◆ DATASET RECORDS
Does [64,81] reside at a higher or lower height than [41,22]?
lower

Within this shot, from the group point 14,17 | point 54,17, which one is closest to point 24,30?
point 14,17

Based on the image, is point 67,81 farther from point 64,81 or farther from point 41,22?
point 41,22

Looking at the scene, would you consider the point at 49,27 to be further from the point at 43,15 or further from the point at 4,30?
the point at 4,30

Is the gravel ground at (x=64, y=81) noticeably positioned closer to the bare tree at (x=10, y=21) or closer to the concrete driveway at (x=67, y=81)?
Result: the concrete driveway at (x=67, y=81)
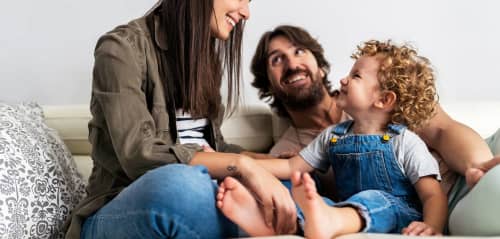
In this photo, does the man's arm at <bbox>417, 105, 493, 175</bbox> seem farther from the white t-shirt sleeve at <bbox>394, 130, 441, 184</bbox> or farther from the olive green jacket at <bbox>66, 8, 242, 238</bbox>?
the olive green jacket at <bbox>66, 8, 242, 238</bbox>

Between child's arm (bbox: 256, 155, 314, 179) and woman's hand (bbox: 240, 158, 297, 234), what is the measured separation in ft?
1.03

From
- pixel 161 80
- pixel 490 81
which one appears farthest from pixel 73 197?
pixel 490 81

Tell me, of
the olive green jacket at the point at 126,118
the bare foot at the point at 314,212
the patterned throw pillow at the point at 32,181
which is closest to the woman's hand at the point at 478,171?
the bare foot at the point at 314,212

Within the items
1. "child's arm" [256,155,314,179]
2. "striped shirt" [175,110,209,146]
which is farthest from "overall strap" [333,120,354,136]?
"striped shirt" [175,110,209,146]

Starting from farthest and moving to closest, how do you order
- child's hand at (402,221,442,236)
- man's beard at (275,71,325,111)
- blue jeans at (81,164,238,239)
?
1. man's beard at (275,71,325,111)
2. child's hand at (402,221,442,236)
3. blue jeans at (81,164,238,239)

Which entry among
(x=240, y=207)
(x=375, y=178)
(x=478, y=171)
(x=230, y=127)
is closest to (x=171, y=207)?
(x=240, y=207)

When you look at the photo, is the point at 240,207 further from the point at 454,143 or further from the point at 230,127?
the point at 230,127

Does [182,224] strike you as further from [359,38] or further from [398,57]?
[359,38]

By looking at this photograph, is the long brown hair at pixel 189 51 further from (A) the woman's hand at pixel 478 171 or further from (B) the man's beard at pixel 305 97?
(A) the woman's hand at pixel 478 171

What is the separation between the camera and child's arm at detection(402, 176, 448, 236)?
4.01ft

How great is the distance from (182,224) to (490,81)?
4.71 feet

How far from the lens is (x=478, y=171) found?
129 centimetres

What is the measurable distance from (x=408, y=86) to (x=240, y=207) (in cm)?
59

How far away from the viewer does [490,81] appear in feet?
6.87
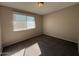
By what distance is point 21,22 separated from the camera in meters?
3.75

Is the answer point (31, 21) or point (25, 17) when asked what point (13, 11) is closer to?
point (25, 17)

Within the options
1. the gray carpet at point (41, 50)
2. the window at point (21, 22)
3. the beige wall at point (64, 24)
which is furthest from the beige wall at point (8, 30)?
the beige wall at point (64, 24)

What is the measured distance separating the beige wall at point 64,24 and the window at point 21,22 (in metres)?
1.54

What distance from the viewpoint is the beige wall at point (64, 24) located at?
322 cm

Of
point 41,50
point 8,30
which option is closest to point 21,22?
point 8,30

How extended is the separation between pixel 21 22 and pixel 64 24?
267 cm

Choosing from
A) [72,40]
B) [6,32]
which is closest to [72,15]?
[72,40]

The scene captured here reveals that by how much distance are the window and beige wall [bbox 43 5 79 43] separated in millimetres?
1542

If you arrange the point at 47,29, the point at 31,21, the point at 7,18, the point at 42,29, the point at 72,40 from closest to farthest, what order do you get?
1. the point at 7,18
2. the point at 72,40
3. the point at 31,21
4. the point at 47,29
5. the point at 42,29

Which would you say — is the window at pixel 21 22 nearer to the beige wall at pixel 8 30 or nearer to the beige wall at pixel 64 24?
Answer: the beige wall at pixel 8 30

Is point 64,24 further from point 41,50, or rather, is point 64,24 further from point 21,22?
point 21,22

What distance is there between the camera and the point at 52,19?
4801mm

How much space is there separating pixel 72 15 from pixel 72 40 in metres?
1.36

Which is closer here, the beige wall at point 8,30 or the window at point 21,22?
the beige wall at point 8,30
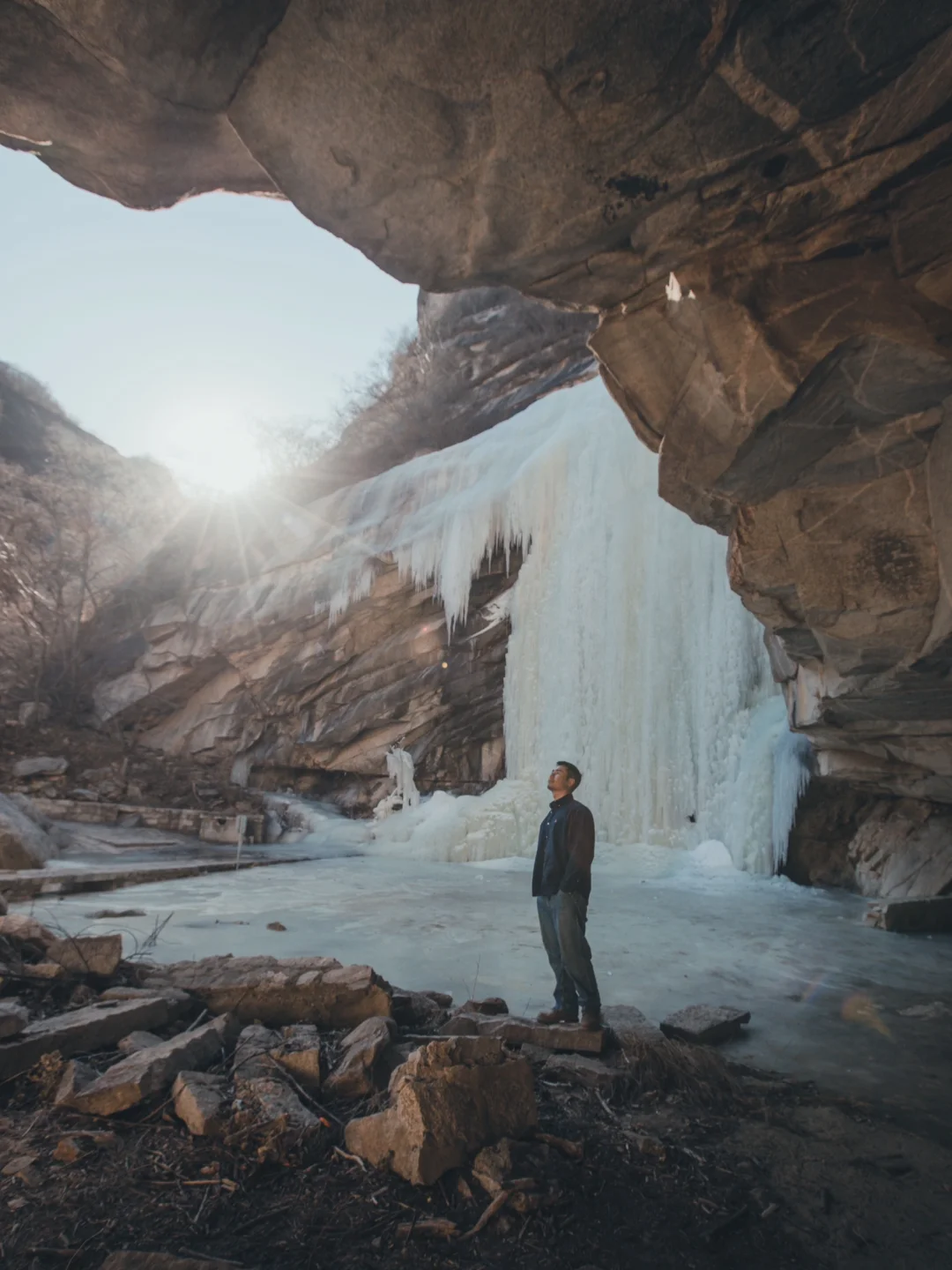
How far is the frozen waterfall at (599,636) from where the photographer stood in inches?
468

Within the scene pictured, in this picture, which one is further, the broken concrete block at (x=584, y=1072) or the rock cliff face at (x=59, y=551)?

◆ AIM OF THE EXERCISE
Print all of the entries above word for word, and leave out the pictures.

◆ SOLUTION TO THIS TASK
Does [64,81] reside at a higher or lower height than [41,22]?
lower

Within this shot, from the group point 14,17 | point 54,17, which one is closest to point 24,30?
point 14,17

Based on the image, is point 67,81 farther from point 64,81 or farther from point 41,22?
point 41,22

Looking at the scene, would you consider the point at 49,27 to be further from the point at 43,15 or further from the point at 4,30?
the point at 4,30

Is the gravel ground at (x=64, y=81) noticeably positioned closer to the bare tree at (x=10, y=21) or closer to the concrete driveway at (x=67, y=81)?
Result: the concrete driveway at (x=67, y=81)
In this photo, does the man's arm at <bbox>417, 105, 493, 175</bbox> seem farther from the white t-shirt sleeve at <bbox>394, 130, 441, 184</bbox> or farther from the olive green jacket at <bbox>66, 8, 242, 238</bbox>?
the olive green jacket at <bbox>66, 8, 242, 238</bbox>

Between child's arm (bbox: 256, 155, 314, 179) and woman's hand (bbox: 240, 158, 297, 234), what is the measured separation in ft?
1.03

From
- pixel 161 80
- pixel 490 81
which one appears farthest from pixel 73 197?
pixel 490 81

Tell me, of
the olive green jacket at the point at 126,118
the bare foot at the point at 314,212
the patterned throw pillow at the point at 32,181
which is closest to the woman's hand at the point at 478,171?
the bare foot at the point at 314,212

Within the items
1. "child's arm" [256,155,314,179]
2. "striped shirt" [175,110,209,146]
which is farthest from "overall strap" [333,120,354,136]?
"striped shirt" [175,110,209,146]

Starting from farthest and moving to closest, how do you order
- child's hand at (402,221,442,236)
- man's beard at (275,71,325,111)
- blue jeans at (81,164,238,239)
?
1. man's beard at (275,71,325,111)
2. child's hand at (402,221,442,236)
3. blue jeans at (81,164,238,239)

Which entry among
(x=240, y=207)
(x=375, y=178)
(x=478, y=171)
(x=230, y=127)
is closest to (x=171, y=207)?
(x=240, y=207)

When you look at the photo, is the point at 240,207 further from the point at 454,143 or further from the point at 230,127?
the point at 230,127

Does [182,224] strike you as further from [359,38] or further from [398,57]?
[359,38]

By looking at this photograph, is the long brown hair at pixel 189 51 further from (A) the woman's hand at pixel 478 171 or further from (B) the man's beard at pixel 305 97?
(A) the woman's hand at pixel 478 171

What is the separation between the camera and child's arm at detection(402, 176, 448, 236)?
4.01ft

How great is the distance from (182,224) to (490,81)?
4.71 feet

How far from the lens is (x=478, y=171) found?
129 centimetres

What is the measurable distance from (x=408, y=86) to (x=240, y=207) (in cm)?
59

How far away from the viewer does [490,81] appear in feet?
6.87
By what distance is point 21,22 separated from the camera in meters?
3.75

Is the answer point (31, 21) or point (25, 17) when asked what point (13, 11) is closer to?
point (25, 17)

Within the options
1. the gray carpet at point (41, 50)
2. the window at point (21, 22)
3. the beige wall at point (64, 24)
which is furthest from the beige wall at point (8, 30)?
the beige wall at point (64, 24)

What is the measured distance separating the beige wall at point 64,24 and the window at point 21,22 (in metres)?
1.54

What distance from the viewpoint is the beige wall at point (64, 24) located at?
322 cm

Of
point 41,50
point 8,30
which option is closest to point 21,22?
point 8,30

How extended is the separation between pixel 21 22 and pixel 64 24?
267 cm

Choosing from
A) [72,40]
B) [6,32]
which is closest to [72,15]?
[72,40]

The scene captured here reveals that by how much distance are the window and beige wall [bbox 43 5 79 43] separated in millimetres?
1542

If you arrange the point at 47,29, the point at 31,21, the point at 7,18, the point at 42,29, the point at 72,40 from closest to farthest, what order do you get?
1. the point at 7,18
2. the point at 72,40
3. the point at 31,21
4. the point at 47,29
5. the point at 42,29

Which would you say — is the window at pixel 21 22 nearer to the beige wall at pixel 8 30 or nearer to the beige wall at pixel 64 24?
Answer: the beige wall at pixel 8 30

Is point 64,24 further from point 41,50, or rather, is point 64,24 further from point 21,22?
point 21,22

What distance is there between the camera and the point at 52,19?
4801mm

How much space is there separating pixel 72 15 from pixel 72 40 in metres?
1.36

Which is closer here, the beige wall at point 8,30 or the window at point 21,22?
the beige wall at point 8,30
How far is the frozen waterfall at (599,636) from where the photographer stood in inches?
468

Within the scene pictured, in this picture, which one is further, the broken concrete block at (x=584, y=1072) or the rock cliff face at (x=59, y=551)?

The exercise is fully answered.